Aerial Firing or Stray Bullets

LETTER TO THE EDITOR: As the festival of Eid-ul-Fitr approaches near, it is celebrated worldwide by Muslims in different forms and manifestations. This holy ritual indicates successful culmination of Ramadan-ul-Mubarak which brings about internal reform and self-correction. In Pakistan too, people celebrate Eid with great pomp and show by making delicious foods, wearing new clothes and attending to cultural activates. These are healthy activities and promote spirit of diversity.
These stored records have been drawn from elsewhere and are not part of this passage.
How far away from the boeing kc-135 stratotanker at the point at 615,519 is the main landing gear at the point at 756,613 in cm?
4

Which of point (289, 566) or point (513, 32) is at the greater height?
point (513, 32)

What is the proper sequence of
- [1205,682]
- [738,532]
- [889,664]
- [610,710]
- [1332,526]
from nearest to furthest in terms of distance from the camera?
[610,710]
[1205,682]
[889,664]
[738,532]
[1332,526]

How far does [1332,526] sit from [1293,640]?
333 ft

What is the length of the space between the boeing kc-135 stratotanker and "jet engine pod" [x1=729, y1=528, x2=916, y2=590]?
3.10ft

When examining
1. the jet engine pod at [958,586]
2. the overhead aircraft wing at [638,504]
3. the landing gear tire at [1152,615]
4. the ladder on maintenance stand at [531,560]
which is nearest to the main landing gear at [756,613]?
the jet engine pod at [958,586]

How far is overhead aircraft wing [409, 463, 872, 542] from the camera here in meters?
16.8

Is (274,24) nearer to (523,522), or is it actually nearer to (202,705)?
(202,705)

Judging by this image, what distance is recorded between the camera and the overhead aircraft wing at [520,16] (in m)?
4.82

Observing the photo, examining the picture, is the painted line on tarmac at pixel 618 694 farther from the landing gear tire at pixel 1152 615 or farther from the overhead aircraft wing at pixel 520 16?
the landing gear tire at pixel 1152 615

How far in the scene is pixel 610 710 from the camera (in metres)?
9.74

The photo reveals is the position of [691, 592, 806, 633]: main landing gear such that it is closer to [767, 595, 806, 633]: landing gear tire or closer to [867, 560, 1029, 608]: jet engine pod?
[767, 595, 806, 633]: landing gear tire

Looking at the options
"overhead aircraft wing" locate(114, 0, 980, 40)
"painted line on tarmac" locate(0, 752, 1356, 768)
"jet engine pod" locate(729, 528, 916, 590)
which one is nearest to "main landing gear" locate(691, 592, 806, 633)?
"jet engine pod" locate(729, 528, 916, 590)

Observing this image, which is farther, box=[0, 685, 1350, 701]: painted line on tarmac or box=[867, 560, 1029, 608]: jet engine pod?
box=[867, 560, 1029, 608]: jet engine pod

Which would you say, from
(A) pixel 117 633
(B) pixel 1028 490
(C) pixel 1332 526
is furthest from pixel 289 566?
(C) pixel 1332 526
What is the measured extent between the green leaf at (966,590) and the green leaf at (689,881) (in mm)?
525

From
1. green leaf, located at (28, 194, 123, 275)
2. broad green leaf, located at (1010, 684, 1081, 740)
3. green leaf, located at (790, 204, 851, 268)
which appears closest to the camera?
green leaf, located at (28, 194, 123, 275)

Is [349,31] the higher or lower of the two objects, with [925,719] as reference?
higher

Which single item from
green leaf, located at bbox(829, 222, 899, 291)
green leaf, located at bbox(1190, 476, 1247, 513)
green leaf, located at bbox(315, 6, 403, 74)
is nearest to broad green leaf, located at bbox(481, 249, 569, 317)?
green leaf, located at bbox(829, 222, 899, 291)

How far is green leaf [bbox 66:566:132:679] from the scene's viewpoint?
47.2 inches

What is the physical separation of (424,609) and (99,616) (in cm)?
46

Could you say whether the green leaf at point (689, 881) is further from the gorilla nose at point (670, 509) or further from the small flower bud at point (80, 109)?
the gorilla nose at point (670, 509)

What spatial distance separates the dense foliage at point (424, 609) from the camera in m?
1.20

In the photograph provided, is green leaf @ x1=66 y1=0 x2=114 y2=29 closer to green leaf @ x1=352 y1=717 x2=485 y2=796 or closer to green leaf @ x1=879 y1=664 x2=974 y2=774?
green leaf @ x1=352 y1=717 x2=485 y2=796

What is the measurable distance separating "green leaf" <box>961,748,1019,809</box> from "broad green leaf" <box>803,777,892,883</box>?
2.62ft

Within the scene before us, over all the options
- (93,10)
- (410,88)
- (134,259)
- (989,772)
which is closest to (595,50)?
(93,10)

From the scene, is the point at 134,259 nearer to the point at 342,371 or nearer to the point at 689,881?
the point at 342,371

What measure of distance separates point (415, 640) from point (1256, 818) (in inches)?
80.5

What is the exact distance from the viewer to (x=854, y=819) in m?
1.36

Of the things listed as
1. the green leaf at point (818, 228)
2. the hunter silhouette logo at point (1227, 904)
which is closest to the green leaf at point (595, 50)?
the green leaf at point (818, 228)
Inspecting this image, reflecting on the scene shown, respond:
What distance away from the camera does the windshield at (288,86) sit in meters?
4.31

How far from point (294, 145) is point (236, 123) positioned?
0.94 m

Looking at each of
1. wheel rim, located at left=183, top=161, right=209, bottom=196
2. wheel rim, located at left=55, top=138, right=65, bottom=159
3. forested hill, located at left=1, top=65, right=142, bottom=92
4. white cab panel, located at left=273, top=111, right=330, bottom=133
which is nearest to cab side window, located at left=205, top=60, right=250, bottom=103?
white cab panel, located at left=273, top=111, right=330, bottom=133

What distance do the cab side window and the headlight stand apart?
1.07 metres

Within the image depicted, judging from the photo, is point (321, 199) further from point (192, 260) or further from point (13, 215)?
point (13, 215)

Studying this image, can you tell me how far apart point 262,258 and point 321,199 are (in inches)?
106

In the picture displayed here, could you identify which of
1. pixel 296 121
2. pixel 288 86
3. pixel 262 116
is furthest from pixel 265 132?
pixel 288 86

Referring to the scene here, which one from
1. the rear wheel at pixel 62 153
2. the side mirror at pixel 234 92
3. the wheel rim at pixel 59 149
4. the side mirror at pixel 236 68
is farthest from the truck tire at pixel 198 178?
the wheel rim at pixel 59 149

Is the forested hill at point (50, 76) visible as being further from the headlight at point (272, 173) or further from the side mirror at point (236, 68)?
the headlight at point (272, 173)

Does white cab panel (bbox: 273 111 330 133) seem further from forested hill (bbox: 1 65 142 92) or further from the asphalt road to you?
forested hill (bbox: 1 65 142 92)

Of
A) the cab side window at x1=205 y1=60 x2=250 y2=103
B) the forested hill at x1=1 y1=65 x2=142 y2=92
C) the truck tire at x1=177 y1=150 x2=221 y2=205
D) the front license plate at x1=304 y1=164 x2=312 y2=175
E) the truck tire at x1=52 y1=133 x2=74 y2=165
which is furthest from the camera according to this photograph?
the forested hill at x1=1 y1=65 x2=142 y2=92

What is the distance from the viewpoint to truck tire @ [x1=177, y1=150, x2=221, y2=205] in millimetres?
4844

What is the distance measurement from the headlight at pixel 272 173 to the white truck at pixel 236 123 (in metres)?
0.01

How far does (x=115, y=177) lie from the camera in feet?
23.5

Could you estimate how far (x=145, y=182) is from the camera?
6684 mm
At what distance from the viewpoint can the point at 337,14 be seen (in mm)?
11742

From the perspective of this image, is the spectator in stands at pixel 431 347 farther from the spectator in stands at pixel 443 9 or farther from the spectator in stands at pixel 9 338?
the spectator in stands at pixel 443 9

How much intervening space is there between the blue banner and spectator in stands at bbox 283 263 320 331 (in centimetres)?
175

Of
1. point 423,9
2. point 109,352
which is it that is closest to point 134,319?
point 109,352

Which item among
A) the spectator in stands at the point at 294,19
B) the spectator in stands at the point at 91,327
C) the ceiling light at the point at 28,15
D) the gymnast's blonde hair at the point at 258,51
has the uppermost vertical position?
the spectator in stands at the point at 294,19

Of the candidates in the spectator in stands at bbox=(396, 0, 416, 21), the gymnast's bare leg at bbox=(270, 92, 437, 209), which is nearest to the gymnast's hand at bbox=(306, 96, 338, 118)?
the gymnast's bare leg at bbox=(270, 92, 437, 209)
However, in Pakistan, people resort to unwarranted, wasteful and deadly aerial firing as a way of entertainment and show of masochism.

First, according to Islamic point of view, aerial firing is considered to be a spent-thrift and un-Islamic practice which is more cultural and parochial. Second, it can result in untoward incidents and casualties of human lives. Third, it creates noise and air pollution which damages the motherly nature.

Is there no legal and constitutional cover against this heinous, out-dated culture of testing lethal weapons randomly, or the state machinery lack implementation teeth? The silver lining lies in its holistic reforms. The government, civil society organizations, and law enforcement agencies must come up with measured, out-of-the-box strategies in a bid to discourage this lethal practice once and for all. The parliament must legislate against it, openly displaying weapons and illegal weapon industries. Ulama must use the power of the pulpit by condemning and declaring this trend un-Islamic and wasteful. Media must educate the people and bring awareness regarding its ill effects. The responsibility of every local police station must entail to ban aerial firing with the help of communities and students and punish the culprits irrespective of any political and social connections.